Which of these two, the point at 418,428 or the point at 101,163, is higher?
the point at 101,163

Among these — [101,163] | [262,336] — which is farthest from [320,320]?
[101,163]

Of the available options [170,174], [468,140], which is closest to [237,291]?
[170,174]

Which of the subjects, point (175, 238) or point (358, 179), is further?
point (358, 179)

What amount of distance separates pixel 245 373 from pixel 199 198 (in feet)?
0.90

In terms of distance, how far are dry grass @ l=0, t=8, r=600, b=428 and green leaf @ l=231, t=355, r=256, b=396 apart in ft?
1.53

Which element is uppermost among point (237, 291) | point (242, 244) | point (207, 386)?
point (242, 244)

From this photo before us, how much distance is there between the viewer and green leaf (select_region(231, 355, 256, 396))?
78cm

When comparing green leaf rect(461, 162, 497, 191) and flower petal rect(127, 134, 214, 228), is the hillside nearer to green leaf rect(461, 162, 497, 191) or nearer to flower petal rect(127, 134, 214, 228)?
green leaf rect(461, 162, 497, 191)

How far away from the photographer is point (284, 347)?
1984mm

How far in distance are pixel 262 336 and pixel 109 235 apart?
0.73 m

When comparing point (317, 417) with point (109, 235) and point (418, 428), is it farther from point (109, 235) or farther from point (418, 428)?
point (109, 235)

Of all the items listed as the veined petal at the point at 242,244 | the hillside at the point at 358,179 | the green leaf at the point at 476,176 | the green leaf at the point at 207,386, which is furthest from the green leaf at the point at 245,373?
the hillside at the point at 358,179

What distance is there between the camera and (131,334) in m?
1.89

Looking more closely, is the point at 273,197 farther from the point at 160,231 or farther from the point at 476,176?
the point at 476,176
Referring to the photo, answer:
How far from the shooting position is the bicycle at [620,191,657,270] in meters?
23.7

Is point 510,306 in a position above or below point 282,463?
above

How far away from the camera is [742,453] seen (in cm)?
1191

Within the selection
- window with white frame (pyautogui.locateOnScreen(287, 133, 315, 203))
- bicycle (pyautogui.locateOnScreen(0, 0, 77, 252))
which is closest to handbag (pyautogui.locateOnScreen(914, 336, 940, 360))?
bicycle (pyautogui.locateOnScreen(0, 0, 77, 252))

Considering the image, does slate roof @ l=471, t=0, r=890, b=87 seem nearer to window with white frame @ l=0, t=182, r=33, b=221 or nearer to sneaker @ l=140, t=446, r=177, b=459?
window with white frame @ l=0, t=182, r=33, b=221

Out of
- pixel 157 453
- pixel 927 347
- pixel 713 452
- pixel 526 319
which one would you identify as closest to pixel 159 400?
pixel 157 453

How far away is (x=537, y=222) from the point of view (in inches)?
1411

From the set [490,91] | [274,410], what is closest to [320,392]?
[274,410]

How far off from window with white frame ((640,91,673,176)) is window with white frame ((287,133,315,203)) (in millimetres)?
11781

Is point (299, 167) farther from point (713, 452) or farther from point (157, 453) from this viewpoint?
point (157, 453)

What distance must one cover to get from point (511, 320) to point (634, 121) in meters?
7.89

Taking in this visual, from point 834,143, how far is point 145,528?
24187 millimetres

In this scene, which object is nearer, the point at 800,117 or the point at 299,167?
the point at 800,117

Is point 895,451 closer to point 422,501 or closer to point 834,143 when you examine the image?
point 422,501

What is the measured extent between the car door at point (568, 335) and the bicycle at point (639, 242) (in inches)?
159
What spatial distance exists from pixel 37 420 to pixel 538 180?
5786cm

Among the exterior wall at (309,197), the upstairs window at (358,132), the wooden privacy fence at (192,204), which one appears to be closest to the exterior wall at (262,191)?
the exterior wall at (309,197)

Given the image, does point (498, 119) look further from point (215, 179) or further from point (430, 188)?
▬▬▬▬▬▬▬▬▬▬
» REQUIREMENT:
Recast every line of the records above as a numbered list, leaving out the blank lines.

» OUTPUT:
1. Which of these two, the point at 418,428 or the point at 101,163, is higher?
2. the point at 101,163
3. Among these — [101,163] | [262,336] — which is farthest from [320,320]?
4. [101,163]
5. Of the available options [170,174], [468,140], which is closest to [237,291]?
6. [170,174]
7. Which of the subjects, point (175, 238) or point (358, 179), is further?
8. point (358, 179)
9. What amount of distance separates pixel 245 373 from pixel 199 198 (in feet)?
10. 0.90
11. In terms of distance, how far are dry grass @ l=0, t=8, r=600, b=428 and green leaf @ l=231, t=355, r=256, b=396 apart in ft?
12. 1.53
13. Which element is uppermost among point (237, 291) | point (242, 244) | point (207, 386)?
14. point (242, 244)
15. From this photo before us, how much distance is there between the viewer and green leaf (select_region(231, 355, 256, 396))?
16. 78cm
17. When comparing green leaf rect(461, 162, 497, 191) and flower petal rect(127, 134, 214, 228), is the hillside nearer to green leaf rect(461, 162, 497, 191) or nearer to flower petal rect(127, 134, 214, 228)?
18. green leaf rect(461, 162, 497, 191)
19. How far away from the photographer is point (284, 347)?
20. 1984mm
21. How far in distance are pixel 262 336 and pixel 109 235 apart?
22. 0.73 m
23. When comparing point (317, 417) with point (109, 235) and point (418, 428), is it farther from point (109, 235) or farther from point (418, 428)?
24. point (109, 235)
25. Of all the items listed as the veined petal at the point at 242,244 | the hillside at the point at 358,179 | the green leaf at the point at 476,176 | the green leaf at the point at 207,386, which is furthest from the green leaf at the point at 245,373?
26. the hillside at the point at 358,179
27. What distance is there between the camera and (131,334) in m?
28. 1.89
29. Looking more closely, is the point at 273,197 farther from the point at 160,231 or farther from the point at 476,176?
30. the point at 476,176
31. Referring to the photo, answer:
32. How far from the shooting position is the bicycle at [620,191,657,270] in meters?
33. 23.7
34. Is point 510,306 in a position above or below point 282,463?
35. above
36. How far away from the camera is [742,453] seen (in cm)?
37. 1191
38. Within the selection
39. - window with white frame (pyautogui.locateOnScreen(287, 133, 315, 203))
40. - bicycle (pyautogui.locateOnScreen(0, 0, 77, 252))
41. which is closest to handbag (pyautogui.locateOnScreen(914, 336, 940, 360))?
42. bicycle (pyautogui.locateOnScreen(0, 0, 77, 252))
43. Considering the image, does slate roof @ l=471, t=0, r=890, b=87 seem nearer to window with white frame @ l=0, t=182, r=33, b=221 or nearer to sneaker @ l=140, t=446, r=177, b=459?
44. window with white frame @ l=0, t=182, r=33, b=221
45. Out of
46. - pixel 157 453
47. - pixel 927 347
48. - pixel 713 452
49. - pixel 526 319
50. which one would you identify as closest to pixel 159 400?
51. pixel 157 453
52. How far away is (x=537, y=222) from the point of view (in inches)?
53. 1411
54. From the set [490,91] | [274,410], what is closest to [320,392]?
55. [274,410]
56. How far off from window with white frame ((640,91,673,176)) is window with white frame ((287,133,315,203)) (in millimetres)?
57. 11781
58. Is point (299, 167) farther from point (713, 452) or farther from point (157, 453) from this viewpoint?
59. point (157, 453)
60. What distance must one cover to get from point (511, 320) to point (634, 121) in meters?
61. 7.89
62. Taking in this visual, from point 834,143, how far is point 145,528?
63. 24187 millimetres
64. In this scene, which object is nearer, the point at 800,117 or the point at 299,167?
65. the point at 800,117
66. Is point 895,451 closer to point 422,501 or closer to point 834,143 when you examine the image?
67. point 422,501
68. What is the measured extent between the car door at point (568, 335) and the bicycle at point (639, 242) (in inches)?
69. 159
70. What spatial distance exists from pixel 37 420 to pixel 538 180?
71. 5786cm
72. Among the exterior wall at (309,197), the upstairs window at (358,132), the wooden privacy fence at (192,204), which one appears to be closest to the exterior wall at (262,191)?
73. the exterior wall at (309,197)
74. Given the image, does point (498, 119) look further from point (215, 179) or further from point (430, 188)?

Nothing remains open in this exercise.